Today's Papers

HMO-phobia

A bit of a health and safety theme today. The New York Times leads with a story about how managed care health providers in California, who now cover more than half the state’s population, face a state government review and many possible legislative reforms, all arising from widespread patient dissatisfaction with their rules. The Los Angeles Times is above the fold with an account of how HMOs will launch a lobbying blitz this week against current congressional proposals for deep cuts in the payments they receive for Medicare patients. Their big message: if any of these are passed, plan members will have to start paying for their prescriptions.

The Wall Street Journal’s main front page feature examines the trend of nonprofit hospitals retaining their tax-exempt status while straying pretty far from their original charge of using their assets for such charitable purposes as caring for the indigent. The piece focuses on a Nashville, Tennessee nonprofit hospital that has a lavish plastic surgery center catering to country and western stars and will soon own a $15 million, 18-acre office and training-field complex that it will rent to the new NFL franchise coming to town.
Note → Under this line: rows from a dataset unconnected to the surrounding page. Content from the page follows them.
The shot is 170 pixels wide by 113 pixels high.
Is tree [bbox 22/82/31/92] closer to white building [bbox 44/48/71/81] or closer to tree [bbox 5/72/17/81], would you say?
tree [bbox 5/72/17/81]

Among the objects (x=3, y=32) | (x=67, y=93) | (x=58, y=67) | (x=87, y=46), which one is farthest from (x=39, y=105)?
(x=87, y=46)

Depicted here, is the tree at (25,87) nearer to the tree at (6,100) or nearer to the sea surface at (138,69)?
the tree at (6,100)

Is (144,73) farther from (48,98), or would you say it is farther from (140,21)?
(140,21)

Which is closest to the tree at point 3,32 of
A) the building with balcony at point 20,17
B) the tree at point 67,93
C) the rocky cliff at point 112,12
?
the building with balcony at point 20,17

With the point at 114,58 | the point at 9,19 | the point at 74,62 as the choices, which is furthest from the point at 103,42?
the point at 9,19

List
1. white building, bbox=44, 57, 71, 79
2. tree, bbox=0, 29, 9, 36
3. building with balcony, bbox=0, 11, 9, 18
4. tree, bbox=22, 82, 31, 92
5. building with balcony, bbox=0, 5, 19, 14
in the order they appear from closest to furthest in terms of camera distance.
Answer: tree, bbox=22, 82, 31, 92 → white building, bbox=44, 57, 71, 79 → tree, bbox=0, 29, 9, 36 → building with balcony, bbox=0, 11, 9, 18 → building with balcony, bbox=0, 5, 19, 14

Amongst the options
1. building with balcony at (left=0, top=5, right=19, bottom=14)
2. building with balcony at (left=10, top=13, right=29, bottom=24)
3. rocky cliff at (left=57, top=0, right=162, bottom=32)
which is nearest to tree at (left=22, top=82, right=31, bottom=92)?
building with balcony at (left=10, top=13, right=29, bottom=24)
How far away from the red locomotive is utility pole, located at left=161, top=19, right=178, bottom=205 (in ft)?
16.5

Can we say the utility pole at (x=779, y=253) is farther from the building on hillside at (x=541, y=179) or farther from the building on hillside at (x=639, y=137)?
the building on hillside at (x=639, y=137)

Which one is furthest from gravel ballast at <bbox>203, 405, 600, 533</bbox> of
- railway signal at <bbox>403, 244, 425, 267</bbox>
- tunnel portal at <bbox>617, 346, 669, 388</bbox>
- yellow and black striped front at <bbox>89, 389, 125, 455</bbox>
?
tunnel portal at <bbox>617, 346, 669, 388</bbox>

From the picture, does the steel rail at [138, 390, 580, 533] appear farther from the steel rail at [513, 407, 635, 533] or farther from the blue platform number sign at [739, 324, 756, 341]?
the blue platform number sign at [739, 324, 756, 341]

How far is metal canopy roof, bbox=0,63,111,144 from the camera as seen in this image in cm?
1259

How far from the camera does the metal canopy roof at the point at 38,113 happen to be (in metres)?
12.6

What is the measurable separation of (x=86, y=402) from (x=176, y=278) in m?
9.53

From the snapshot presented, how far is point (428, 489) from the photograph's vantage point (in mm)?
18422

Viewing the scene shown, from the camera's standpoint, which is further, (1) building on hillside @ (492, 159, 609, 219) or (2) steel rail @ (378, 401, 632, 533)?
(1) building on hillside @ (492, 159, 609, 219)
And USA Today leads with the news that during the period when 27 states raised their speed limits, traffic fatalities actually fell slightly. The paper reminds readers that opponents of higher speed limits had claimed they would result in 6,400 more fatalities per year.

The LAT’s top story is that the leader of the recent coup in Cambodia, Hun Sen, “promises free and fair elections and urges human rights organizations and the media to continue their work.” And the Washington Post leads with the NAACP reconsidering its long-held goal of integration at its convention this week.

The front pages of the NYT, LAT, and WP make plenty of room for Madeleine Albright’s trip to the Pinkas Synagogue in Prague where for the first time, she saw the names of her paternal grandparents in an inscribed list of Holocaust victims.

Starr-gaysing. The WP carries a piece way inside with the suggestion that some of Kenneth Starr’s investigators recently asked Bob Hattoy, a gay Clinton administration official, if he had been successful hiring homosexuals in to the government. Starr says that the question was never put to Hattoy, but that when in the course of a Whitewater interview, Hattoy was asked about his general government duties, he volunteered that, in Starr’s words, “it was his job to locate homosexuals” for administration jobs.

Guess which major newspaper isn’t reading Slate carefully enough? This very issue of this very magazine contains a piece by ace foreign correspondent Peter Maass (two “s”s) concerning his persistent experience of being confused with the author of The Valachi Papers and Serpico, writer Peter Maas (one “s”). And yet, on today’s on-line version of the NYT op-ed page, there appears a piece on Bosnia over the byline of Peter “Maas.” Although it’s possible that Sammy the Bull’s collaborator has branched out, it’s not likely–after all, the piece’s credit line is all about Peter “Maass.”